- Rie!
- Rie!
- Rie!
Ryoko trzymał drobną postać w uścisku. Małą, zaniedbaną osóbkę, która właśnie umierała. Poczucie bezsilności oraz winy wlewały się hektolitrami do jego głowy, lecz jego oczy pozostawały suche. Nie potrafił nawet uronić kilku łez.
To on zaproponował, by została z nimi, a nie chowała się gdzieś, gdzie nie mogliby jej ochronić, gdyby ktoś ją zaszedł. A teraz okazało się, że kiedy była koło nich, to była zagrożona. Śmiertelnie zagrożona. I teraz umierała, ponieważ dwóch ninja (dwóch!) nie umiało jej ochronić.
Naruto przez pierwsze minuty tylko patrzył na ten okropny obraz. Potem powoli podszedł do swoich towarzyszy. Mieli razem wyjść z tej pułapki. Zrobili już to, co mieli zrobić. Jashiniści byli unieszkodliwieni. Teraz miało być już wszystko dobrze. W planach mieli stąd wyjść i wrócić na kontynent. A tak przynajmniej składało się z ich planów - Ryoko chciał zabrać Rie do domu, a Naruto zamierzał zająć się kolejną w a ż n ą sprawą.
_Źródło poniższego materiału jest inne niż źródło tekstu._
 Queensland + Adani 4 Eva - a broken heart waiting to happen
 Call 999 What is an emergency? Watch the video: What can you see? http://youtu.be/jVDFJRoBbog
Teraz chwilowo wydawało się to, no cóż, bezsensu.
Blondyn w ręce wziął śmiertelną iglicę - nasączoną silną trucizną, której zapach sprawiał, że chłopaka kręciło w nosie. Najwidoczniej nie wszystko wsiąkło w ciało Rie i pozostałości trutki dalej były na broni, którą Ryoko wyjął z jej ramienia.
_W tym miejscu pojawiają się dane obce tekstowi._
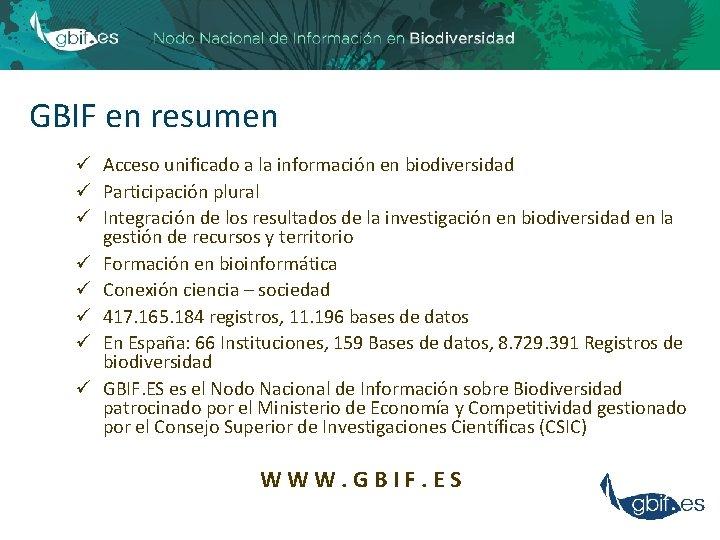 GBIF en resumen ü Acceso unificado a la información en biodiversidad ü Participación plural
Zmrużył lekko oczy, przyglądając się iglicy. Była jedną z najbardziej niepozornych i zabójczych broni ninja, jakie chłopak kiedykolwiek widział. Cienka, nieduża i taka połyskliwa. I jednocześnie twarda, ostra, szybka. Nadawała się idealnie do przebijania skóry, lecz jeśli nie trafiała na punkty witalne, to przeważnie nie zadawała silnych obrażeń. Seiko nimi rzucała i co więcej - umiejętnie trafiała w czułe punkty ciała człowieka. Wiedziała w jaki sposób rzucić, by iglica trafiła tam, gdzie zrobi szkodę. A to nie było łatwe. To była swego rodzaju okrutna sztuka.
Oczy Naruto otworzyły się na powrót szeroko. Obraz lekko mu się rozmazał, kolory zawirowały radośnie, jakby zadowolone z tego, że przejęły władzę nad jego ślipiami. Blondyn (lekko zirytowany) szybko zamrugał, a kolory musiały częściowo ustąpić i wrócić na swoje miejsca. Chłopak spojrzał na Rie, którą tulił brat.
I złapał dziewczynkę za chudą rękę.
Ryoko nie powiedział ani słowa. Nie widział nadziei i rozumiał, że Naruto (mimo krótkiego kontaktu z nim i dziewczynką) również pragnie się pożegnać i być przy tej drobnej istocie, gdy uchodzi z niej życie. Młoda, mała Rie...
*
Następnego dnia trzy postacie opuściły bazę jashinistów. Dwóch chłopaków trzymało mniejszą od siebie postać ze jej ręce. A życie, co ciekawe, dalej się w niej tliło.
Rie brała głębokie wdechy, które napełniały jej płuca cudownym powietrzem, a potem wypuszczała je, gdy się tego domagały. Dla dziewczynki tak długo zamkniętej w ciemnym pokoju, normalny świat wydał się czymś nierealnym. Mimo że znajdowali się w Kraju Wody, gdzie wilgotność, mgła i deszcz stanowiły istne jestestwo tej ziemi - to Rie wydał się ten krajobraz najpogodniejszy i najradośniejszy od wszystkich, które dotychczas widziała w całym swoim życiu. A miała już dwanaście lat!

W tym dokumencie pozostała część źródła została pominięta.